CONTRATHION % 2 10 flakon + çözücü Klinik Özellikler

Pralidoksim Metilsulfat }

Çeşitli İlaçlar > Diğer Tüm İlaçlar > Pralidoksim
Keymen İlaç San. Ve Tıc. Ltd. Şti. | 12 October  2012

4.1. Terapötik endikasyonlar

4.2. Pozoloji ve uygulama şekli

Yetişkinlerde kullanım:

• İntravenöz yoldan (sulandırılmadan 1 mL/dakika hızla yavaş enjeksiyonla veya çözeltiyi izotonik glikoz veya izotonik sodyum klorür çözeltilerinde seyrelterek infüzyonla), intramüsküler ya da subkütan yoldan:

- İlk enjeksiyonda 200 - 400 mg olan genel pralidoksim dozu, elde edilen etkiye göre 2 g’a kadar arttırılabilir.

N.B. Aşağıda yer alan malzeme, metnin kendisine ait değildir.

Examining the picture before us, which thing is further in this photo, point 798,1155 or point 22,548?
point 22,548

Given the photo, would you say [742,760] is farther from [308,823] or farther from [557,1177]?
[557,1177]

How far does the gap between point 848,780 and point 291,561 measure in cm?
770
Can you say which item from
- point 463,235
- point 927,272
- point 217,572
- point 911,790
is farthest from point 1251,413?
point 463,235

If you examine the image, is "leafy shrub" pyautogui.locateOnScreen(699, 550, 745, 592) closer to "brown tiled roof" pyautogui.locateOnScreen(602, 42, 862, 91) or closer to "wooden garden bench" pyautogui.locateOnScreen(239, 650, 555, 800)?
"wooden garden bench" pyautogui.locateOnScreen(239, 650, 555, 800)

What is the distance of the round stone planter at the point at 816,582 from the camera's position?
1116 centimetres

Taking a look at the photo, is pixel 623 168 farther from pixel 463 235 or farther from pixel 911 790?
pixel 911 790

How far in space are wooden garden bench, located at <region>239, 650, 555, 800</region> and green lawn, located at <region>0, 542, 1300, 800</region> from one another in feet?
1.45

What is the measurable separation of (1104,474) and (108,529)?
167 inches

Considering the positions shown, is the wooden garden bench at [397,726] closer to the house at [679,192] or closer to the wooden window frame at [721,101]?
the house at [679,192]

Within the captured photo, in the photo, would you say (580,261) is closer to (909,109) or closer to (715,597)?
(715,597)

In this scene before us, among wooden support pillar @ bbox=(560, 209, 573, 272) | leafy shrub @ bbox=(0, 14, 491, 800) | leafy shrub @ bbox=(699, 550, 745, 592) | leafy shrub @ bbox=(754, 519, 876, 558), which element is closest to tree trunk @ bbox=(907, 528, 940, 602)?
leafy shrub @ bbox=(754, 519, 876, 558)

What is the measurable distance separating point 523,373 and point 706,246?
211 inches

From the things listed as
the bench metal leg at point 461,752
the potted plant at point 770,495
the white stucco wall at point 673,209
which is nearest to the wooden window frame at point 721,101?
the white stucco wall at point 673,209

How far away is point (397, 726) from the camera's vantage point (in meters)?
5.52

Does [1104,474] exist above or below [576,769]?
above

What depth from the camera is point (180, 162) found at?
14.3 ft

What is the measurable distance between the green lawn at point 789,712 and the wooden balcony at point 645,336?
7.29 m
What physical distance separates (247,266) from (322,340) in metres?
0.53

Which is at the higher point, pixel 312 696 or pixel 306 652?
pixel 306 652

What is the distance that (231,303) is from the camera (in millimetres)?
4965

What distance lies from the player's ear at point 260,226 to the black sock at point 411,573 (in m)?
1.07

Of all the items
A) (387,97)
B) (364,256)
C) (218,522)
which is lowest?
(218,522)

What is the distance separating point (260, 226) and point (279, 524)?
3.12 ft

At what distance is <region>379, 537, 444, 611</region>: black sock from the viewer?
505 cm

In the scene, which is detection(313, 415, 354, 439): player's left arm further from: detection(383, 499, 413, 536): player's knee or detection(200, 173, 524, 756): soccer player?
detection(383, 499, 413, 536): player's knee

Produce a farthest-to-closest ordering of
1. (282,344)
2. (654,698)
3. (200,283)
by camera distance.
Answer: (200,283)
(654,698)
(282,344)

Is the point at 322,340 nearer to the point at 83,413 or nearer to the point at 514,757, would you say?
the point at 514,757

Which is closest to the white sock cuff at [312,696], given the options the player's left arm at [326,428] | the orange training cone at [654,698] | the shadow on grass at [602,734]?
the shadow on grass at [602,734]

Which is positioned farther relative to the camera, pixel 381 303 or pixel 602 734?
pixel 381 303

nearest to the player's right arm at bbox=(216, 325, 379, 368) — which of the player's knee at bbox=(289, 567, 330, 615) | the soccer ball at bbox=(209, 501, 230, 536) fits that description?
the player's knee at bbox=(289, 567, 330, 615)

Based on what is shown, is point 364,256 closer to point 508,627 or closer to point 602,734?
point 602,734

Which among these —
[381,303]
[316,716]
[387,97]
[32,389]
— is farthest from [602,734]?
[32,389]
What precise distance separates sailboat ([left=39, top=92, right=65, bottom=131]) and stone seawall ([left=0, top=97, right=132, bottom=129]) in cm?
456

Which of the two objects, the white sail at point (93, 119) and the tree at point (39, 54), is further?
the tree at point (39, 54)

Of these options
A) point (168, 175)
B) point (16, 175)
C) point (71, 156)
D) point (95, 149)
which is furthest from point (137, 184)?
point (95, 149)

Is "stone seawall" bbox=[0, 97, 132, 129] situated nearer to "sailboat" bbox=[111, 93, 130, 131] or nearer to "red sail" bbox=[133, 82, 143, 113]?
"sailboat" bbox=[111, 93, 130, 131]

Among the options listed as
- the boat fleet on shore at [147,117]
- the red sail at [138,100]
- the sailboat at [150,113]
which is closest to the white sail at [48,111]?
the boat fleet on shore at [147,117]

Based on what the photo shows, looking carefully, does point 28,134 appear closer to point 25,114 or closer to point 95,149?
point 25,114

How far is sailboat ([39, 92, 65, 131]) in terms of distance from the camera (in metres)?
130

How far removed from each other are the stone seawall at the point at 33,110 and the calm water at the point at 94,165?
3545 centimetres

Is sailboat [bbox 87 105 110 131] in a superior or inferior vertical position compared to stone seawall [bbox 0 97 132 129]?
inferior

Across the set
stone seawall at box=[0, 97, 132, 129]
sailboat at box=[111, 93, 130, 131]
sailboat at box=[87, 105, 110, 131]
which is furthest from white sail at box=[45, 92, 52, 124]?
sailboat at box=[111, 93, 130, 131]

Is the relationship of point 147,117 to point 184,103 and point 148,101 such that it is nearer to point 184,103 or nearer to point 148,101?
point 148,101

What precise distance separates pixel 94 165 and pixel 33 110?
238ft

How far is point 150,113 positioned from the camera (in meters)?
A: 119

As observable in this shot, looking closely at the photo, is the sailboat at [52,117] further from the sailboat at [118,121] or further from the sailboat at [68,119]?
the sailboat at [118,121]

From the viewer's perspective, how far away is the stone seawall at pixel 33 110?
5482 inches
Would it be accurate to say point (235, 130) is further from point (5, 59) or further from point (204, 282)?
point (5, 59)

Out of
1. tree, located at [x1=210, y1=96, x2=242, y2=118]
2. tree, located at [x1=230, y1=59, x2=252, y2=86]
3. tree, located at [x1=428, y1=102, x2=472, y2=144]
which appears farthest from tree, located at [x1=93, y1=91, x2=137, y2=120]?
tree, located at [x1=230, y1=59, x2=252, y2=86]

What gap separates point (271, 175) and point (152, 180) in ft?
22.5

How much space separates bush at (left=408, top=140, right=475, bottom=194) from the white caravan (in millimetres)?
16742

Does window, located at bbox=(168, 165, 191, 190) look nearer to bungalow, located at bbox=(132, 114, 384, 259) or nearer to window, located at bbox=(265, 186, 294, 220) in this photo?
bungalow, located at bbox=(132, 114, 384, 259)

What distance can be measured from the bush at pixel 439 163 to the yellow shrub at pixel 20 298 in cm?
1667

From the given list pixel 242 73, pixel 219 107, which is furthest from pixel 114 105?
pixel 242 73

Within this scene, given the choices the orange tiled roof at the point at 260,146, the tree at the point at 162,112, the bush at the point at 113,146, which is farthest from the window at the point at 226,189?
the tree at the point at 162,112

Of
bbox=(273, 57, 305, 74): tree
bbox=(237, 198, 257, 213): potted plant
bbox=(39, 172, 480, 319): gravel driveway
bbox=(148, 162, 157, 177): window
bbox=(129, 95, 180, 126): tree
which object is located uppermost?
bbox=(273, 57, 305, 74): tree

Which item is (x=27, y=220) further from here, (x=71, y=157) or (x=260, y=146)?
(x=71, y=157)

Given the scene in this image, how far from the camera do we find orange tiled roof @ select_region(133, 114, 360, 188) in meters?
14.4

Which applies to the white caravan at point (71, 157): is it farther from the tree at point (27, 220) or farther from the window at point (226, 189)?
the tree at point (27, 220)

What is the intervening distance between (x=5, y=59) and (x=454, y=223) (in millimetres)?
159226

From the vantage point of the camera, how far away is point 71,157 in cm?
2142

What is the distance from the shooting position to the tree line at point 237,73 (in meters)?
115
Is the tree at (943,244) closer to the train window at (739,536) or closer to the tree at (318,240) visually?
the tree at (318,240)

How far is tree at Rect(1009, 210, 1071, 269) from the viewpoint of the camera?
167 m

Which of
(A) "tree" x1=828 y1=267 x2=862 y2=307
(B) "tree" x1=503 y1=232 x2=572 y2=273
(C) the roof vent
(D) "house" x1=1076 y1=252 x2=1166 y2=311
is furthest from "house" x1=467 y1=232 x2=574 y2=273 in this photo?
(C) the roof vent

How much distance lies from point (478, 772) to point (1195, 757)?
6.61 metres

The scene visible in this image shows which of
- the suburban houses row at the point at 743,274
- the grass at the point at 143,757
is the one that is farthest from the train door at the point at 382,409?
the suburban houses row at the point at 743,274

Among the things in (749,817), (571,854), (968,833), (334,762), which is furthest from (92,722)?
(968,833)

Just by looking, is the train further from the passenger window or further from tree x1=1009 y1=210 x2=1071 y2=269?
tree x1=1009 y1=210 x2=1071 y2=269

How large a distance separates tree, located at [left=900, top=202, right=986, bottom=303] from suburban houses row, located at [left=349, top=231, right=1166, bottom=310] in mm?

- Gerekli görüldüğü sürece 400 mg/saat’e kadar dozlar uygulanmaya devam edilmelidir.

• Oral yoldan: 5 saatte bir, 1-3 mg pralidoksim uygulanır.

Uygulama şekli:

Acil durumlarda uygulama intravenöz yoldan yapılır.

Zehirlenme acil bir durum oluşturmuyorsa uygulama intramüsküler, subkütan veya oral yoldan gerçekleştirilir.

Çözelti, 10 mL çözücünün toz içeren flakona eklenmesi ile, kullanılacağı zaman hazırlanmalıdır.

Parenteral ilaçlar uygulanmadan önce partiküler madde veya renk değişikliği (fiziksel görünümdeki değişiklikler) yönünden gözle kontrol edilmelidir. Yukarıdakilerden biri gözlenirse ürün atılmalıdır. Açılmış flakonda kalan ilaç kullanılmamalı ve atılmalıdır.

Özel popülasyonlara ilişkin ek bilgiler:

Böbrek yetmezliği: Pralidoksim böbreklerden itrah edildiği için böbrek fonksiyon bozukluğu olan hastalarda dikkatle kullanılmalıdır. Böbrek yetmezliği durumunda ilacın kan düzeyi artacağından pralidoksim dozu azaltılmalıdır.

Karaciğer yetmezliği: Uygulanacak doz, hastanın durumuna göre hekim tarafından ayarlanmalıdır.

Pediyatrik popülasyon:

- İlk enjeksiyonda, genel pralidoksim dozu zehirlenmenin ciddiyetine ve tedaviye cevap verme durumuna bağlı olarak 20 - 40 mg/kg’dır.

4.3. Kontrendikasyonlar

4.4. Özel kullanım uyarıları ve önlemleri

Tüm enjeksiyonluk preparatlarda olduğu gibi, ilacın uygulanmasından sonra ortaya çıkabilecek nadir anaflaktik reaksiyonlar için kolaylıkla uygulanabilecek uygun tıbbi gözetim ve tedavi her zaman hazır bulundurulmalıdır.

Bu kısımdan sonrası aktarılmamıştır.